Ce destin «qu’il ne faut pas trop bousculer parce qu’il est fier», comme le dit joliment l’auteur. Avant de préciser: «Si on sait attendre et être patient, on peut dialoguer avec lui et l’amadouer».

Pavlina, la fille des Louganis, fait penser aux héroïnes des tragédies grecques. Sur elle pèse la malédiction d’une famille malaimée des dieux. C’est une Antigone des temps modernes, piégée par ses passions, prise entre son destin et la volonté de s’en défaire.

En héritage, Pavlina a reçu une faute – commise jadis par sa mère – qu’elle passera sa vie à payer. A son corps défendant, elle apprend à habiter le monde, à composer, comme on dit aujourd’hui, pour survivre.

Un roman ancré à Spetses

Metin Arditi affirme avoir très longtemps observé les habitants de Spetses. Dans son roman, il a mis beaucoup d’eux. «Ce sont des gens farouches, dit-il, indépendants et forts comme mes personnages. Forts parce que nus. Chez eux, il n’y a pas de falbala, pas de sac Vuiton qui traîne».

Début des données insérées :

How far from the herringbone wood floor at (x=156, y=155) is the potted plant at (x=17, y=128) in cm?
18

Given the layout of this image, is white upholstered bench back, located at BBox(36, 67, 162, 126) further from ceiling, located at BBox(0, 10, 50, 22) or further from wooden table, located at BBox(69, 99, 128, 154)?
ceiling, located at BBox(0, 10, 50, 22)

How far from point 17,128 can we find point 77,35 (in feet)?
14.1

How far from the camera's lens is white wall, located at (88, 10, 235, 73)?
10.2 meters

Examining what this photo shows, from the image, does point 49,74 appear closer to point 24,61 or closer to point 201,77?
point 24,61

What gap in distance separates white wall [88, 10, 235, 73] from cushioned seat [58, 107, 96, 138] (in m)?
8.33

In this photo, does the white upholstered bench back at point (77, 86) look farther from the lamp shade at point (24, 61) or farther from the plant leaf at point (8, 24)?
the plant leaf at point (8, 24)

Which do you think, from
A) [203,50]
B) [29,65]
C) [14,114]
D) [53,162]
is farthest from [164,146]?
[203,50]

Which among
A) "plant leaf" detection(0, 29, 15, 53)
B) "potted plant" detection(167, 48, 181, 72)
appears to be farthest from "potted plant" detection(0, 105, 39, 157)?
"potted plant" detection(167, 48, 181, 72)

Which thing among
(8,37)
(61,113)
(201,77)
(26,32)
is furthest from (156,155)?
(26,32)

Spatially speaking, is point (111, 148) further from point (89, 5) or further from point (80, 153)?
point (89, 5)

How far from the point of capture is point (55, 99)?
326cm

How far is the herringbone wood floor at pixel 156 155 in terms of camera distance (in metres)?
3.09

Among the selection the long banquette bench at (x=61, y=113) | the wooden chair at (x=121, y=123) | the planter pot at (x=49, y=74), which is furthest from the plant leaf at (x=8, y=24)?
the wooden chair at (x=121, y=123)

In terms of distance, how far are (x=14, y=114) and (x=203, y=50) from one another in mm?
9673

Forcément, ces personnages sont attachants. D’autant que l’auteur les dote d’une capacité à sourire inébranlable. Il y a dans son roman une luminosité méridionale qui lui vient de ses origines.

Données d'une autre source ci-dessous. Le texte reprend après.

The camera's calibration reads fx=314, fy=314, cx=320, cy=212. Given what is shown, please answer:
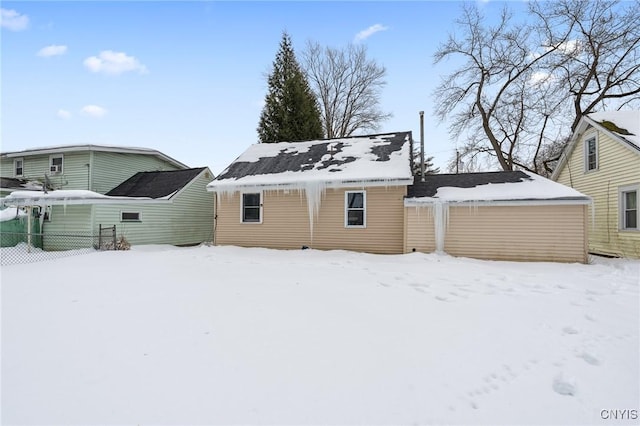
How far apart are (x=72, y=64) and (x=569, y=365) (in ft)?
47.8

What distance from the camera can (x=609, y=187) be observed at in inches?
423

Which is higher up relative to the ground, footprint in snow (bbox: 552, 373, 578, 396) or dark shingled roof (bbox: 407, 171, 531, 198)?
dark shingled roof (bbox: 407, 171, 531, 198)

Turc de naissance, Grec par alliance, Italien par enchantement, Metin Arditi est un amoureux de la vie. Ce Genevois d’adoption confie avoir une grande soif de vérité. Diplômé de l’Ecole Polytechnique fédérale de Lausanne (où il a enseigné aussi), cet homme à la veine également scientifique avoue mener son travail de romancier comme jadis ses recherches.

«Ce qui compte, lâche-t-il, c’est rester dans la logique de la lucidité».

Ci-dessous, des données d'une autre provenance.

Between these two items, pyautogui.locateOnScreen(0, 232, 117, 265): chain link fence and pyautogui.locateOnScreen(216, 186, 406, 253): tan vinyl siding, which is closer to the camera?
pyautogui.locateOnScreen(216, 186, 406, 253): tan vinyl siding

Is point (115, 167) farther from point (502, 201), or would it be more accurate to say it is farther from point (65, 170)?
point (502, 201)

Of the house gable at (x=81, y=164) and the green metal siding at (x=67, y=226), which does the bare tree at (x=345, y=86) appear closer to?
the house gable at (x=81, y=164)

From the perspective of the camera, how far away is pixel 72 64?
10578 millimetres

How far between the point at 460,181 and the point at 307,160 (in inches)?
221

Alors, quand on lui demande pourquoi son roman ne garde pas jusqu’au bout le rythme nerveux et haletant du début, pourquoi il s’épaissit par moments en entrant dans des considérations mélodramatiques, il répond: «Parce que mon écriture suit le mouvement de la vie qui tantôt avance, fougueuse, et tantôt ralentit».

swissinfo, Ghania Adamo

«La Fille des Louganis» de Metin Arditi, Editions Actes Sud, 192 pages.

Né en 1945 à Ankara, Metin Arditi vit à Genève où il est arrivé à l’âge de 7 ans. Ingénieur en génie atomique, il a enseigné à l’Ecole polytechnique fédérale de Lausanne.

Il est le président fondateur de la Fondation Arditi qui, depuis 1988, accorde des prix et bourses aux gradués de l’université de Genève et de l’Ecole polytechnique fédérale de Lausanne. Il est également président de l’Orchestre de la Suisse romande.

Il est l’auteur de plusieurs récits et essais, publiés aux éditions Zoé et chez Actes Sud. Son premier roman «Mon Cher Jean… de la cigale à la fracture sociale» date de 1998.